Exercise data Block Start
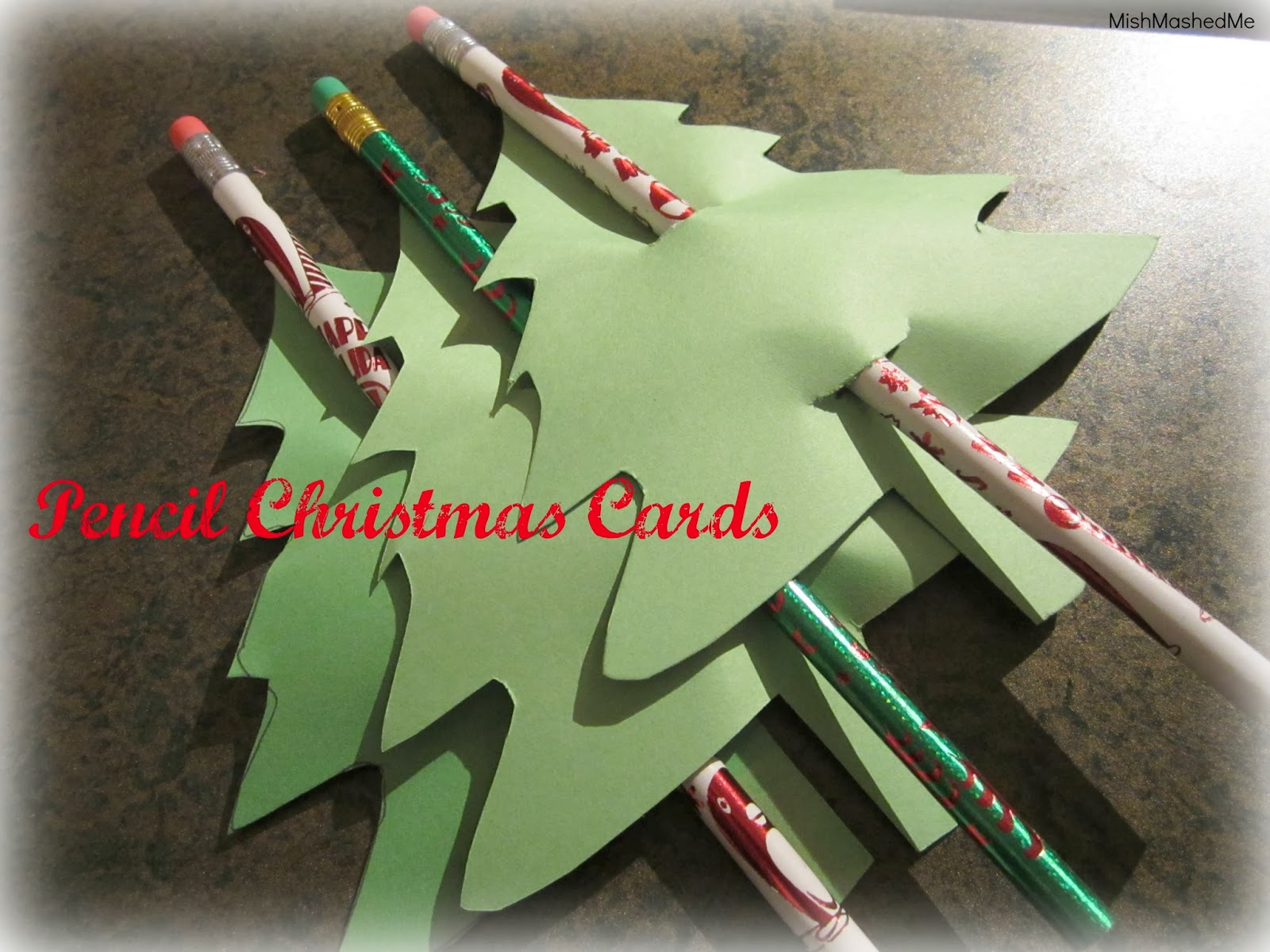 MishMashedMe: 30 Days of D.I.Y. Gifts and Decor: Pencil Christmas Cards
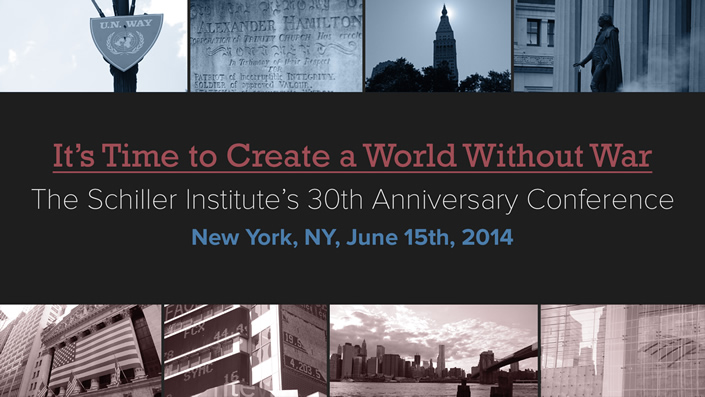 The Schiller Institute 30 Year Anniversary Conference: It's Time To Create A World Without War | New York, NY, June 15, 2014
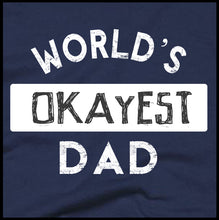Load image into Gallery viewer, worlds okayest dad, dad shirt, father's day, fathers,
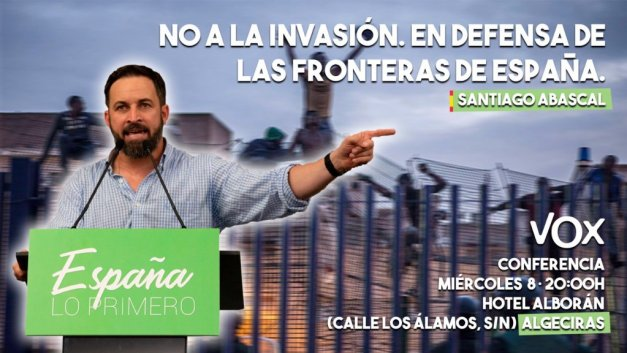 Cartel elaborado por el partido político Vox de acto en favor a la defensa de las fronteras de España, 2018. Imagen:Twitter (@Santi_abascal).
Exercise data Block End
▶ _Directions_
Return a verbatim transcription of the data, omitting all images.

▶ _Solution to the problem_
 MishMashedMe: 30 Days of D.I.Y. Gifts and Decor: Pencil Christmas Cards
 The Schiller Institute 30 Year Anniversary Conference: It's Time To Create A World Without War | New York, NY, June 15, 2014
Load image into Gallery viewer, worlds okayest dad, dad shirt, father's day, fathers,
 Cartel elaborado por el partido político Vox de acto en favor a la defensa de las fronteras de España, 2018. Imagen:Twitter (@Santi_abascal).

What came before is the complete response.